Bacon may well be the tastiest and most flavorful meat you can eat. Go ahead and disagree if you must, but there’s no denying its growing popularity. It seems that many people rebuffed bacon in favor of healthier foods that are fat free, cholesterol free, low calorie, high fiber, MSG free, flavor free, etc., etc., etc. Thankfully, with the backlash of all that flavor fear, bacon is making a comeback. Restaurants all over are incorporating bacon back into their menu items in new and unique ways. Of course you could always get a bacon cheeseburger, but how about adding smoked bacon aioli to that (like Red Robin did for their Pig-out burger)? Aioli sounds fancy, but it’s basically olive oil mayonnaise. Burgers are no real surprise as a vehicle for your bacon though. Neither are potatoes, filet mignon, or Cobb salads (which are all delicious ways to eat bacon), but surely there’s more we can do with this delicious cut of pork.
First of all, make sure you cook it properly. There are generally three methods used to cook bacon (pan fry, oven bake, and microwave) but my preference is pan fried. Regardless of the method you use, start with cold bacon rather than room temperature, and do not pre-heat the pan or oven. Another suggestion is to cut the package of bacon right in half before you even open it. I fry half a pound of bacon at a time and refrigerate the pieces that I will not use immediately. By always having cooked bacon in the fridge, you can be ready to include it in whatever dish you’re cooking as well as having it waiting when you find yourself fiending for it. I have found that it will keep in the refrigerator for at least a week, but I cannot attest to longer than that because I usually eat it all by then. No matter what method you use to cook your bacon, never ever throw away the fat. I have found the bacon fat to be the most versatile part.
The preferred way to save your bacon fat is to filter it through a strainer lined with cheesecloth. Since I live on a budget and cannot bring myself to throw money away on cheesecloth, I simply use a paper towel. I use one paper towel folded in half twice and fold it around the top of a one cup glass (or glass-like) measure. Once your bacon is cooked and removed to paper towels to cool, tip that skillet or baking sheet up and let the fat drip into the towel-lined measuring cup. When it strains through completely, throw the paper towel away and you will be left with lovely filtered bacon fat. Pour this into whatever container you like (with a tight-fitting lid) and store in the refrigerator. I’ve found that an old 8oz sour cream container (washed) works perfectly well but that’s up to you. Remember, re-using is way better for the environment than recycling. As you cook more bacon, just keep adding the new filtered bacon fat to the existing so you’ll always have an abundance to use.
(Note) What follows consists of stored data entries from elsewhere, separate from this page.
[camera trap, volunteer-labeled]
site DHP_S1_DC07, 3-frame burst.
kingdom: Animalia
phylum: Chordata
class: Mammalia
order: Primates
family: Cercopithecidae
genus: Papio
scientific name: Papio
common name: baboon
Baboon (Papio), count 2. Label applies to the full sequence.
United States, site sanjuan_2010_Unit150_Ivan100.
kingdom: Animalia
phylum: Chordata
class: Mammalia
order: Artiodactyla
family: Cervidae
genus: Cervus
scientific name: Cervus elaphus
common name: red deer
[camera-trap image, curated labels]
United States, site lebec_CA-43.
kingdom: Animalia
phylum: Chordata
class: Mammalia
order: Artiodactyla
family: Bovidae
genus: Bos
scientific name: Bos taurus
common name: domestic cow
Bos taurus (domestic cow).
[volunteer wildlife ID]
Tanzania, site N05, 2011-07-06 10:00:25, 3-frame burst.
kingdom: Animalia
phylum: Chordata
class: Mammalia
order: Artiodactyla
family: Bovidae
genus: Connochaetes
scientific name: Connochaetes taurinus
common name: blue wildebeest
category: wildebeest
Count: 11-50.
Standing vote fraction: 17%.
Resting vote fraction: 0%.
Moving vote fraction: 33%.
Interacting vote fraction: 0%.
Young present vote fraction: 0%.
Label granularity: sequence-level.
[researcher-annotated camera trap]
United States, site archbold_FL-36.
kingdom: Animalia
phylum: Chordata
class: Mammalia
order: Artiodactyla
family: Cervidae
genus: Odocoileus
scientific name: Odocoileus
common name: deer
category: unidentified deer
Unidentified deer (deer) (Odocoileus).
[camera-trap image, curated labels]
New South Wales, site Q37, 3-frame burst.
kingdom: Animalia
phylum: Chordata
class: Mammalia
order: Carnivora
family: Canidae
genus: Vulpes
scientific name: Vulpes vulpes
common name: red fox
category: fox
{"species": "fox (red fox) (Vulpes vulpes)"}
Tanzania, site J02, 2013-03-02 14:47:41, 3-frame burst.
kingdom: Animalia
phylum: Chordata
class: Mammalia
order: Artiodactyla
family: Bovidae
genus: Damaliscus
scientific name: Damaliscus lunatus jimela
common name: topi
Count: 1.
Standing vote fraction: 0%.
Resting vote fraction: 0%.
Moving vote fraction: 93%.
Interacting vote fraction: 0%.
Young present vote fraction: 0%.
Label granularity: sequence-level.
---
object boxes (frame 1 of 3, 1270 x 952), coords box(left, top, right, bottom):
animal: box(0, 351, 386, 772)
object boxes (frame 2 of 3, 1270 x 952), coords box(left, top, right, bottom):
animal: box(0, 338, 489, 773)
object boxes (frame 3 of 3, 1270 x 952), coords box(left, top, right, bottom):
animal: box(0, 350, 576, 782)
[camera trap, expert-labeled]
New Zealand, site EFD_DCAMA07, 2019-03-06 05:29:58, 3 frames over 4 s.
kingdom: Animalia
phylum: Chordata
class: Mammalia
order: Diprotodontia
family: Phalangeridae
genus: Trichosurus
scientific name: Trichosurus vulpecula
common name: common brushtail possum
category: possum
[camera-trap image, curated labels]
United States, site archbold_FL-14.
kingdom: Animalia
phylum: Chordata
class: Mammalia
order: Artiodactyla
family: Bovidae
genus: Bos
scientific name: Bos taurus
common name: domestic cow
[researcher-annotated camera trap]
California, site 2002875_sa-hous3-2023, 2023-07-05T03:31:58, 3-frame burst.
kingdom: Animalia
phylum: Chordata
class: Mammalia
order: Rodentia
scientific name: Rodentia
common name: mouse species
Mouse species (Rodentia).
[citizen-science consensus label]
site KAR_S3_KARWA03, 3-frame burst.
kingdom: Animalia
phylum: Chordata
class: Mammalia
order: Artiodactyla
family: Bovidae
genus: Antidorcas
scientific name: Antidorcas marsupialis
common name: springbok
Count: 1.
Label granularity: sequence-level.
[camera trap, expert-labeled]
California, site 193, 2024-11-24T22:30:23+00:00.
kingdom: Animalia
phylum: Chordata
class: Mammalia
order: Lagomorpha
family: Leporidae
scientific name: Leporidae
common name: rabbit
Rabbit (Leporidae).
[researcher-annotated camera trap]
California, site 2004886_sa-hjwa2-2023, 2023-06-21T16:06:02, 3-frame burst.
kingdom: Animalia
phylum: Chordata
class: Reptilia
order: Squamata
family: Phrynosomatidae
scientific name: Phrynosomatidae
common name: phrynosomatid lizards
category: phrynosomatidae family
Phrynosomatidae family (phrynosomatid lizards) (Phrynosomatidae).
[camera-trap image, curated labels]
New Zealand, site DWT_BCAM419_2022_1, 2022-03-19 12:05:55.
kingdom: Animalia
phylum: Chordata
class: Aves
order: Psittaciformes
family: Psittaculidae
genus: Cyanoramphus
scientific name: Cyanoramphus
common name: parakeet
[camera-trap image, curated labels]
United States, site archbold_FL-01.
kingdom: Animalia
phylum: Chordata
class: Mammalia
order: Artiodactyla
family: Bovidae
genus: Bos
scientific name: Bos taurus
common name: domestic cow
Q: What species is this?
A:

Now that you have this cooked bacon and filtered bacon fat, doors will be opened to reveal uses for it you never considered before. You can basically use the bacon fat in place of vegetable oil or shortening in any recipe that you think will benefit from a little bacon flavor. I always fry my eggs in bacon fat rather than vegetable oil or butter. You can also sauté your pierogies in it for extra flavor. For a delicious side dish alternative to French fries, scrub and wash (don’t peel) a potato, dice it between ¼” – ½”, and fry it in a skillet with 1-2 tablespoons of the bacon fat. Add a couple slices of chopped bacon and/or onion to it for extra flavor and texture as well. The next time you bake corn bread muffins, grease the muffin tin with bacon fat instead of shortening.
For a special snack, ditch the microwave bag of popcorn and buy some regular popcorn kernels. Melt 2-3 tablespoons of bacon fat over medium-high heat in a large heavy-bottom pot with a lid and add ½ Cup of kernels. Keep the lid slightly ajar to let steam escape. Once the kernels begin to pop, swirl the pot periodically to keep them moving and prevent them sticking to the bottom. As with microwave popcorn, when the popping slows to a few seconds between pops, it’s done. Drizzle with butter but be careful with the salt since the bacon fat is salty already. If that sounds like too much trouble, you can actually buy bacon flavored microwave popcorn which is somehow vegetarian too.
Don’t underestimate bacon’s potential as a sweet treat either. Try chocolate covered bacon sometime; it’s amazing. Melt some white chocolate in a double-boiler or in the microwave on low-medium heat. Dip slices of refrigerated bacon in the melted chocolate so both sides are coated and set them on waxed paper. Once the chocolate hardens, dip them again for another coat. Repeat as many times as you like until you have a solid layer of white chocolate around the bacon. Store them in the refrigerator to keep the bacon fresh, but they should be eaten within a few days (if they last that long). Crumbled bacon is also delicious over vanilla ice cream. When you’re feeling more adventurous, I’d recommend these Bacon Ginger cookies as well.
When you’re exhausted from cooking all your delicious bacon foods, don’t forget that there are plenty of bacon-y products and candy to enjoy. If you cut yourself, you can even slap a bacon bandage on it. The applications for bacon really are limited only by your imagination.